What Open X-Embodiment Is
Open X-Embodiment (OXE) is a unified dataset of robot manipulation demonstrations collected across more than 22 different robot embodiments, including arms from Franka Emika, Trossen Robotics (WidowX, ViperX), Universal Robots (UR5), KUKA, Google's own robot fleet, and many others. The dataset totals over one million episodes covering hundreds of distinct manipulation tasks: picking, placing, opening drawers and cabinets, pouring liquids, wiping surfaces, stacking objects, and more.
The project was a collaboration of over 30 research institutions, led by Google DeepMind with major contributions from Stanford, UC Berkeley, Carnegie Mellon, MIT, Columbia, ETH Zurich, and others. Each lab contributed their existing demonstration datasets, which were then standardized into the RLDS (Robot Learning Dataset Specification) format. The full dataset is hosted on Google Cloud Storage and is freely available for research use.

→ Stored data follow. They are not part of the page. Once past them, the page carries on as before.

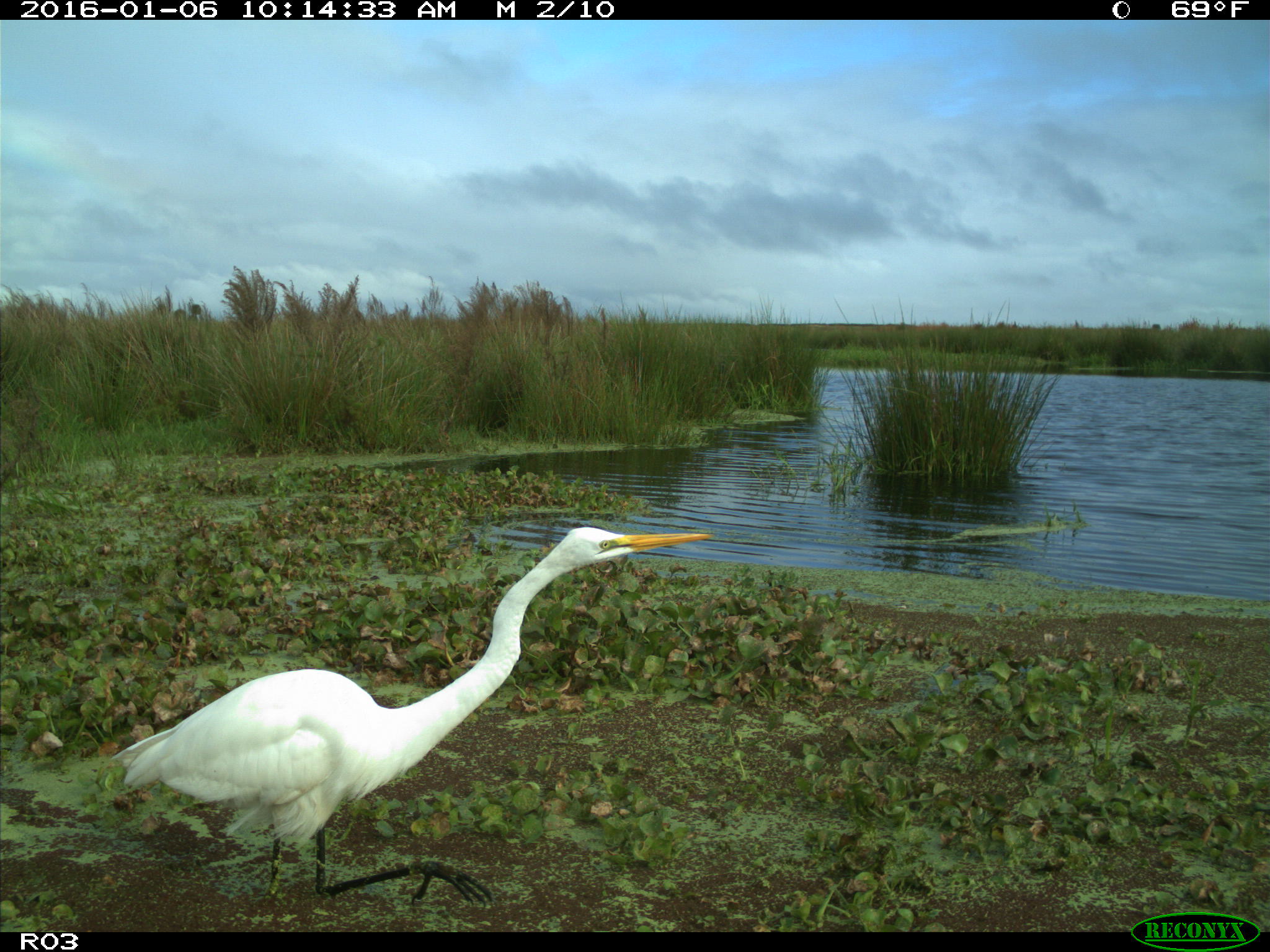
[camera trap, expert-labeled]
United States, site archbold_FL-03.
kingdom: Animalia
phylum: Chordata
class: Aves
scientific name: Aves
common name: birds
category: unidentified bird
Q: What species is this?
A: Unidentified bird (birds) (Aves).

The "X" in the name stands for cross-embodiment. The defining ambition of OXE is not just to create a large dataset, but to demonstrate that training on data from many different robots produces better policies than training on data from a single robot, even for that single robot. This hypothesis turned out to be correct, and the evidence has reshaped how the field thinks about robot data.
Why It Matters: The RT-X Results
The landmark finding from the OXE paper (Padalkar et al., 2023) was the performance of RT-X models, specifically RT-1-X and RT-2-X, trained on the full multi-embodiment dataset.
RT-1-X (a smaller, efficient model) trained on OXE data outperformed single-robot specialist RT-1 models by approximately 50% on held-out evaluation tasks across multiple robot platforms. This was the headline result: a single generalist model, trained on data from 22 different robots, performed better on any individual robot than a model trained only on that robot's own data. The mechanism is that cross-embodiment data forces the model to learn embodiment-agnostic manipulation representations, effectively providing a strong prior for visual understanding and task concepts.
RT-2-X (built on the much larger PaLM-E vision-language model) showed even stronger cross-embodiment transfer, with particularly impressive zero-shot generalization to robot embodiments not present in the training set. When evaluated on a held-out robot type, RT-2-X achieved meaningful task completion rates without any fine-tuning, something that would be impossible for a model trained only on a single robot's data.
These results validated a core hypothesis: robot manipulation knowledge is partially embodiment-agnostic. A policy that has seen a Franka arm open a drawer and a WidowX arm pick up a cup has learned something about drawers and cups that transfers to a UR5, even though the UR5 has completely different kinematics.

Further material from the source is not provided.